All the pics have gone.


----------



## Mutt (Nov 23, 2008)

THE BROTHER'S GRUNT said:
			
		

> *Let's just say i'm sick of it. Every month i have to go in and delete post. How about next month we just don't have it? :confused2: All the work us Mods do here to keep you members happy goes down the pooper for the most part. COMPLAIN COMPLAIN COMPLAIN! :holysheep:  From here on out i'm done with the BPOTM contest. If another Mod wants to take it over and do it fine but i'm done. :ciao: PS: I went in and undeleted your post.   Reply without pics at will.  *


great going guys ....had to piss him off...and he always loved working the BPOTM thread...but he had some simple rules that made his life easier then you jump his ***. Mods cannot even be selected for any the contests...He did that for fun and the pleasure of the community and you bash him for it :holysheep:
I could care less about it now :ignore:. sorry TBG you had to get greif even though you spend everyday in that thread keeping it up. Thanks for spending hrs setting up the votes and linking the pictures and getting the winners photo up on the main page. I know it took hrs each month. 

Some peeps not happy unless they crap on the carpet and punch the gift horse in the mouth.


----------



## slowmo77 (Nov 23, 2008)

man i must have missed it! ahh come on now guys the rules are the same every month. as senior members you should know the rules by now. we all brag about what good jobs the mods do on keepin things here civil and on track. lets not go and lose the BPOTM contest over something like this.

+++

- **TASK 1**
Count how many lines of the records contain "detection", with case counting. Give only the number.

- **RECORDS SUPPLIED**
+++

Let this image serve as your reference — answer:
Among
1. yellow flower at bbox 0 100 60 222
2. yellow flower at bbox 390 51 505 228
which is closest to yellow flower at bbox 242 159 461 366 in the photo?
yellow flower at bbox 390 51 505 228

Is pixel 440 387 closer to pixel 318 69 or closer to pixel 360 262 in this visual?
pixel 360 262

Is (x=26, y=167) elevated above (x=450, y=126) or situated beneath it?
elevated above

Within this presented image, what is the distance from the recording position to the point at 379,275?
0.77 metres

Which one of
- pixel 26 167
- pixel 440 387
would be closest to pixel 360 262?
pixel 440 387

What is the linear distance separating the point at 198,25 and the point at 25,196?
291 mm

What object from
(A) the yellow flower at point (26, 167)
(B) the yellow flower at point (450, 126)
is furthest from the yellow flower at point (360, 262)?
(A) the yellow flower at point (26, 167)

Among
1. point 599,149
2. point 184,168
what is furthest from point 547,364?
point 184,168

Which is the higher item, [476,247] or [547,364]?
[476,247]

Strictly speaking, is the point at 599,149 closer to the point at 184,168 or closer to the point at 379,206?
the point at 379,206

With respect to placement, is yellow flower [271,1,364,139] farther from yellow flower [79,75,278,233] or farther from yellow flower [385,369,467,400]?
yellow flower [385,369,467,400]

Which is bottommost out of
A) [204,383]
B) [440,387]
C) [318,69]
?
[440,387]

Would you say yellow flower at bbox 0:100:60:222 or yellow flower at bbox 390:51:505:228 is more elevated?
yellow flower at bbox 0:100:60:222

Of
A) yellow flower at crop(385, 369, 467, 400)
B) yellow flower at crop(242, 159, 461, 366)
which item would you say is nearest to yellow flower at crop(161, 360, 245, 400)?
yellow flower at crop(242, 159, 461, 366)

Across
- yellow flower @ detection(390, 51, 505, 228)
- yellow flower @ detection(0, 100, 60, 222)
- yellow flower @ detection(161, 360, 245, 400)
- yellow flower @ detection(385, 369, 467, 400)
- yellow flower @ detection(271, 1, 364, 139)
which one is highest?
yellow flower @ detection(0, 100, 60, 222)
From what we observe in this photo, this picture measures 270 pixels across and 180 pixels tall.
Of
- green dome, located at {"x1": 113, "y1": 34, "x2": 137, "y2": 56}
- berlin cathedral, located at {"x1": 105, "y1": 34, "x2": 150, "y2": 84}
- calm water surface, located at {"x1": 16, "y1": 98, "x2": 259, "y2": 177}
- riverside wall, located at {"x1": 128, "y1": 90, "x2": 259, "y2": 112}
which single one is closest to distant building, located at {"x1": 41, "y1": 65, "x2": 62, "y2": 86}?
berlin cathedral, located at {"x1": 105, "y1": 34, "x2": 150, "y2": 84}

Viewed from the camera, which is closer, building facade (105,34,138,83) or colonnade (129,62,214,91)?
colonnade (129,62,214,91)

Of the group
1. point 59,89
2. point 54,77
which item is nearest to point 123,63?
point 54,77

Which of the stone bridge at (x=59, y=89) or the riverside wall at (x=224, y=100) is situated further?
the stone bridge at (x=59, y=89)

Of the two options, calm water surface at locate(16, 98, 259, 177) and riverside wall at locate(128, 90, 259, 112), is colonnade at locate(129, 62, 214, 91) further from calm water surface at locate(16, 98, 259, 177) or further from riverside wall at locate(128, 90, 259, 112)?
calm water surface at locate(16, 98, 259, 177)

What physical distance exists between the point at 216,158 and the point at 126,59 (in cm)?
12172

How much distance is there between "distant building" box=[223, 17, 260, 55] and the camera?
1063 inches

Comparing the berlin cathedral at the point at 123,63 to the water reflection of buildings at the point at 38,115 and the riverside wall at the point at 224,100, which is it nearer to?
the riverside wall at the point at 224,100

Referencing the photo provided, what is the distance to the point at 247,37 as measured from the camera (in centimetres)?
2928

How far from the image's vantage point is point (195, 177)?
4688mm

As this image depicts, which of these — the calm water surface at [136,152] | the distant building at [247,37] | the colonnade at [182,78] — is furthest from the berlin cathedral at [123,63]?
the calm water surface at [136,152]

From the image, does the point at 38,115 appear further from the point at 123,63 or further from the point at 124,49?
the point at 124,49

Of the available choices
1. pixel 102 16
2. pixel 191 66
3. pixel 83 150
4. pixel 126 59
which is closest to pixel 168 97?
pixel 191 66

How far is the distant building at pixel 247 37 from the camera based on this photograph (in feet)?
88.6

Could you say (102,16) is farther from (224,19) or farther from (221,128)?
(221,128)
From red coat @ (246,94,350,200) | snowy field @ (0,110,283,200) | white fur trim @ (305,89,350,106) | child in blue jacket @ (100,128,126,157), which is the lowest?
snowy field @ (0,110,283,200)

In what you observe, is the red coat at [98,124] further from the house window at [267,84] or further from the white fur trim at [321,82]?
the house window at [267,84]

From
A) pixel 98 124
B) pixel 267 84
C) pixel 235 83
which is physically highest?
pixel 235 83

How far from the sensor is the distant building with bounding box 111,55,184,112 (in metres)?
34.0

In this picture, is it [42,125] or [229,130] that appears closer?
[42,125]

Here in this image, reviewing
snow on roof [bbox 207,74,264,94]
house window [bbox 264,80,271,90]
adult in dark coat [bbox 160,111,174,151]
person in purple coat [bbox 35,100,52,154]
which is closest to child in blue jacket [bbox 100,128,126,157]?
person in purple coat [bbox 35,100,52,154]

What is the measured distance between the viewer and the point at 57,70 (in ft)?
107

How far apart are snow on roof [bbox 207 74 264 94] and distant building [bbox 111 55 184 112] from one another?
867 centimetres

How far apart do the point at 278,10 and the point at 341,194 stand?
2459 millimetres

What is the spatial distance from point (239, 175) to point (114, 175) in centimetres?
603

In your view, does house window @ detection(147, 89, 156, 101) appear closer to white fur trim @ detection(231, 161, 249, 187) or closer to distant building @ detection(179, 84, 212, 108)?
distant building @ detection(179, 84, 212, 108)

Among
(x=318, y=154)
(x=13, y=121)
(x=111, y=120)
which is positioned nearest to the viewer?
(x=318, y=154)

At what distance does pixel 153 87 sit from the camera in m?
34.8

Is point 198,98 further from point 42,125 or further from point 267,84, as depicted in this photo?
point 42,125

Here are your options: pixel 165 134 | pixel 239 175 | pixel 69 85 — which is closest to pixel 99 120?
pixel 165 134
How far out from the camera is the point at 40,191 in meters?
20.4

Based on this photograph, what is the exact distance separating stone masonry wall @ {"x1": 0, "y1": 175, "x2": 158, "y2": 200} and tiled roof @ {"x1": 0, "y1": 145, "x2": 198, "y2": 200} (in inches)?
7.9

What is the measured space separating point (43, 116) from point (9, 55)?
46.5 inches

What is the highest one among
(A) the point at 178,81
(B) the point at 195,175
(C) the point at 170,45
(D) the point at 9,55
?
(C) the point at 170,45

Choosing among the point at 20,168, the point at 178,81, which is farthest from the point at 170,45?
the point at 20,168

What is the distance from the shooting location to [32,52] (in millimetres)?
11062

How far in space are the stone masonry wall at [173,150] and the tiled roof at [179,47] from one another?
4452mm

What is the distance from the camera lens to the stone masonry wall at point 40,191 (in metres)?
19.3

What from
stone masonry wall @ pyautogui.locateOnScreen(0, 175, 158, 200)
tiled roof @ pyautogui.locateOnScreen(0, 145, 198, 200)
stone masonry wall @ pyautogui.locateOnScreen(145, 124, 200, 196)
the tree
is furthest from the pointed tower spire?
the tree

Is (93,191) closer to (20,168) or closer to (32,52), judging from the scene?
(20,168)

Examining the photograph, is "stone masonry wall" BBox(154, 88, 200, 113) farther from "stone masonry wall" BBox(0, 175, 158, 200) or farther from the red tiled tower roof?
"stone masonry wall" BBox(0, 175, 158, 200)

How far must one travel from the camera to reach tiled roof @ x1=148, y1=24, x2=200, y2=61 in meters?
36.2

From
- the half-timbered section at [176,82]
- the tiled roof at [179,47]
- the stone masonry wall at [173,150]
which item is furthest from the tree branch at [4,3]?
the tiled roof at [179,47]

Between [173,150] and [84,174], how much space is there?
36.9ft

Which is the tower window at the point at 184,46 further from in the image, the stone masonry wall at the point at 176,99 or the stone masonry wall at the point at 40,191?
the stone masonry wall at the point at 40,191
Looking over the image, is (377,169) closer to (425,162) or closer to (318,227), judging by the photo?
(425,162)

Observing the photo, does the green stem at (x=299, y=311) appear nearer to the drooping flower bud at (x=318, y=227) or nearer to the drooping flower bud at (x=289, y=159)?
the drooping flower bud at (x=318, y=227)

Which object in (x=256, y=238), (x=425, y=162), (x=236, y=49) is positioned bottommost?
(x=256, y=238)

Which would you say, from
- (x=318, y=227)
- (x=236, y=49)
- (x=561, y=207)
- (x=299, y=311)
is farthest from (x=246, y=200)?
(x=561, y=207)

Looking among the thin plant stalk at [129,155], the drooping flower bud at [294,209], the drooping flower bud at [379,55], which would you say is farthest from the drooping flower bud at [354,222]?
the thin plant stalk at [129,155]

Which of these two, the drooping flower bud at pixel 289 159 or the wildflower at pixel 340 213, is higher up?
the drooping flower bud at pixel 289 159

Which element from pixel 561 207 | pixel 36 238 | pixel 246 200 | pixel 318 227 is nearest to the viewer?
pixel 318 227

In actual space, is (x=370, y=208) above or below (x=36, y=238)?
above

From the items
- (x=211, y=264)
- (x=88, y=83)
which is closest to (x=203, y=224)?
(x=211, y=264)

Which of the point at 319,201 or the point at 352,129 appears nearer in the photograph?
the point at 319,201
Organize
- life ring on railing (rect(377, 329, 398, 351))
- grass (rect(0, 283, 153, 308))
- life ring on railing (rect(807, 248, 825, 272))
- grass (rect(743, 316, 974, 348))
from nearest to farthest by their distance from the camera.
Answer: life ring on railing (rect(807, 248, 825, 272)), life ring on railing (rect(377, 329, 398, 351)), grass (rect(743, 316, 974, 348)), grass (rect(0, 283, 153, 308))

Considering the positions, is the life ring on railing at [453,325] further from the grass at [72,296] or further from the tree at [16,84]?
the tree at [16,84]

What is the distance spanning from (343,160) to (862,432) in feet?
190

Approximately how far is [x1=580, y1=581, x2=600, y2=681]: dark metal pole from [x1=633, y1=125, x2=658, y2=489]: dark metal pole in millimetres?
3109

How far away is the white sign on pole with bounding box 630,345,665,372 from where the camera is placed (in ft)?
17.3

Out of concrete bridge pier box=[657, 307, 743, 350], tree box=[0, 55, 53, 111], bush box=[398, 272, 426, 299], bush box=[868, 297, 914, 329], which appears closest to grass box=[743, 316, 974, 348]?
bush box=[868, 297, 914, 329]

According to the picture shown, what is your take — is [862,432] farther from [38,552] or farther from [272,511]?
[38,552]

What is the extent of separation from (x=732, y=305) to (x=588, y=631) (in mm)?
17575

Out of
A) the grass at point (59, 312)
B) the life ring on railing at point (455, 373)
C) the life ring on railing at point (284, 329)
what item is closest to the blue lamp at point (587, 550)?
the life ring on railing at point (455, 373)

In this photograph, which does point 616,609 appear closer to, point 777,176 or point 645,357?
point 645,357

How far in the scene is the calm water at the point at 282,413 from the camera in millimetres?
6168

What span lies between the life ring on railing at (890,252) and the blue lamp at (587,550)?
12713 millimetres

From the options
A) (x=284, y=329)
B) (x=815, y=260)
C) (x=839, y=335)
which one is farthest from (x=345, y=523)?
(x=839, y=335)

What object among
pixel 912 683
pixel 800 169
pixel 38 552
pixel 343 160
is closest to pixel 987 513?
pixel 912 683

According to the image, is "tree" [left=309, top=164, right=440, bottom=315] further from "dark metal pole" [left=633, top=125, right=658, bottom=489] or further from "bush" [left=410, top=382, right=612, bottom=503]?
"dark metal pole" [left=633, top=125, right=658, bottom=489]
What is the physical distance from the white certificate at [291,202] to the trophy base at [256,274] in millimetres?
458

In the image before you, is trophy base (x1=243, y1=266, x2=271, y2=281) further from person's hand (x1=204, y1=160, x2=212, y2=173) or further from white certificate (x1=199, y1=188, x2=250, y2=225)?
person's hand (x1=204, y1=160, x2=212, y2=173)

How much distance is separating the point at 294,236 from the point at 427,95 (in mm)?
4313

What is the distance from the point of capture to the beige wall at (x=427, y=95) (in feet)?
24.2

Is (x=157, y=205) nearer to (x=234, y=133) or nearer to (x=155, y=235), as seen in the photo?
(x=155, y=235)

+++

- **TASK 2**
Answer these questions about the forum thread:
(a) Which contest does THE BROTHER'S GRUNT say he is done with?
(b) According to Mutt, who cannot be selected for any of the contests?
(c) On what date did slowmo77 post?

- **WORKED SOLUTION 1**
8

- **WORKED SOLUTION 2**
(a) The BPOTM contest
(b) Mods
(c) Nov 23, 2008